For the past 10 years or so, Joanne Kostka has hosted a Christmas tea open house where friends and neighbors gather at her Plymouth home for a warm cup of tea and fellowship.

“I love the idea of sitting down and quietly having a conversation with people,” Kostka said as her inspiration for the annual tradition.

This year, instead of canceling the event, Kostka and her husband, Ken, decided to get creative by hosting a drive-up event Dec. 19.

The Kostkas handed out 90 boxes with a sweet treat and a small gift and served coffee, tea and hot cocoa to her guests.

Ken played Santa for the children who attended the event.

The inspiration for hosting a Christmas tea came from her late father, Harveydale Maruksa, a former state senator.

Every Christmas, he would recite the poem “A Cup of Christmas Tea,” written by Tom Hegg, a Minnesota author who resides in Eden Prairie.

“It brings me to tears,” Joanne said of the poem.

She explained that it’s a story of a young man who is reluctant to visit his elderly aunt at Christmastime and the unexpected joy the visit brings to him.

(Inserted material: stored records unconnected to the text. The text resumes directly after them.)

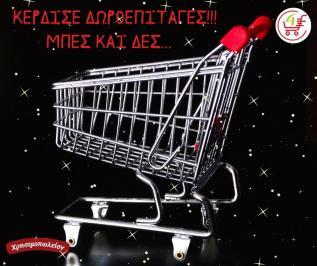 Διαγωνισμός για 5 δωροεπιταγές 40€ από το Market4u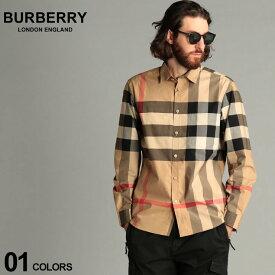 バーバリー メンズ シャツ 長袖 BURBERRY ストレッチ コットンポプリン チェック ブランド トップス チェックシャツ コットン クラシック BB8010213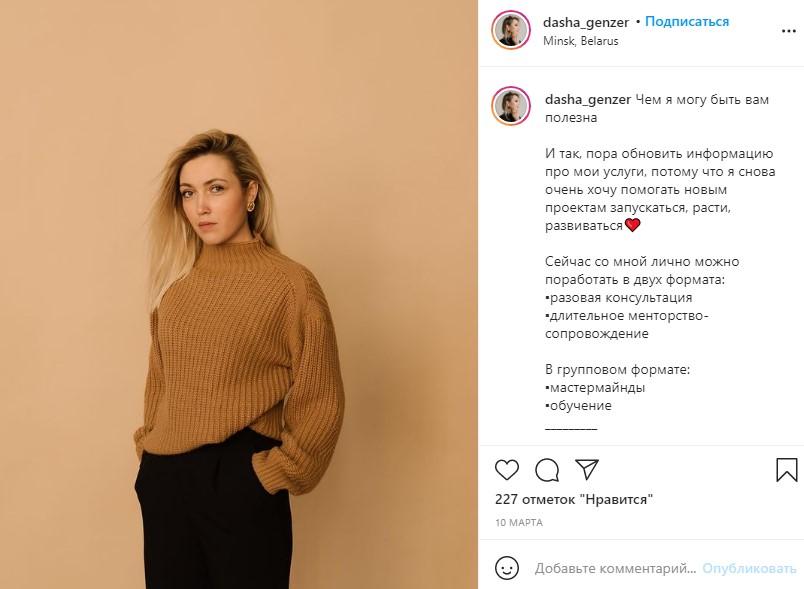 Работа минск без опыта для девушки студентки модельный бизнес апрелевка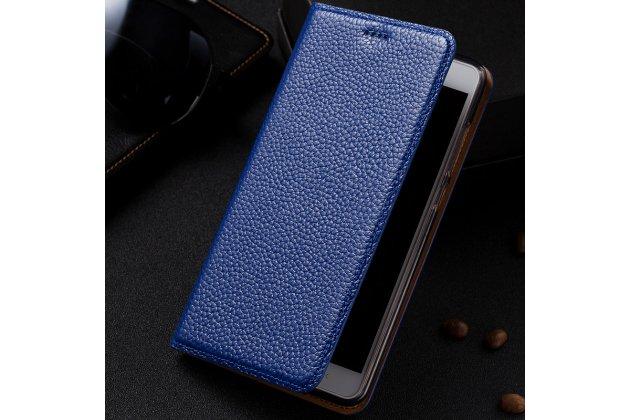 Фирменный премиальный элитный чехол-книжка из качественной импортной кожи с мульти-подставкой и визитницей для ASUS ZenFone 4 Pro ZS551KL  синий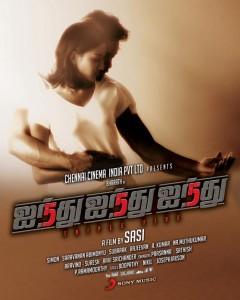 'Ainthu Ainthu Ainthu' 555 Tamil Movie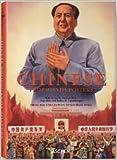 Chinese Propaganda Posters (B&N), Taschen, 3836534428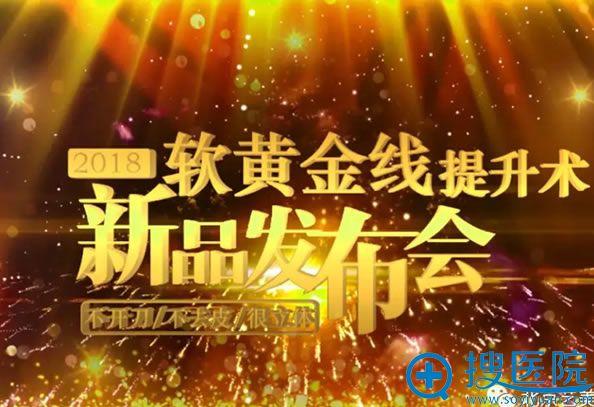 北京艺美2018软黄金线提升术发布会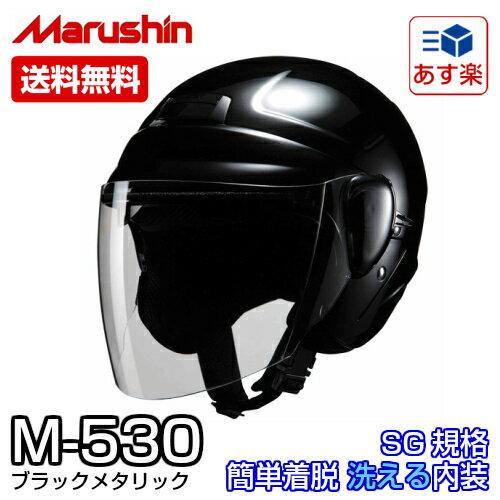 【送料無料】マルシン バイク用ヘルメット M-530 ブラックメタリック メーカー品番:M-530 BK 1個 クリアシールドの内側にサンバイザーを装備のダブルシールド【あす楽対応】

After Joanne and Ken retired 10 years ago from their work at Robbinsdale Area Schools, they began organizing travel trips.

“We love to bring people together in many different ways,” she said.

With that, she began hosting a Christmas tea open house as a way to reunite with her travel friends as well as the women in the neighborhood.

Her teas typically drew about 60 women who come anytime between 10 a.m. to 6 p.m.

Her drive-thru tea, from noon to 3 p.m., surpassed that, as husbands were also invited to the event.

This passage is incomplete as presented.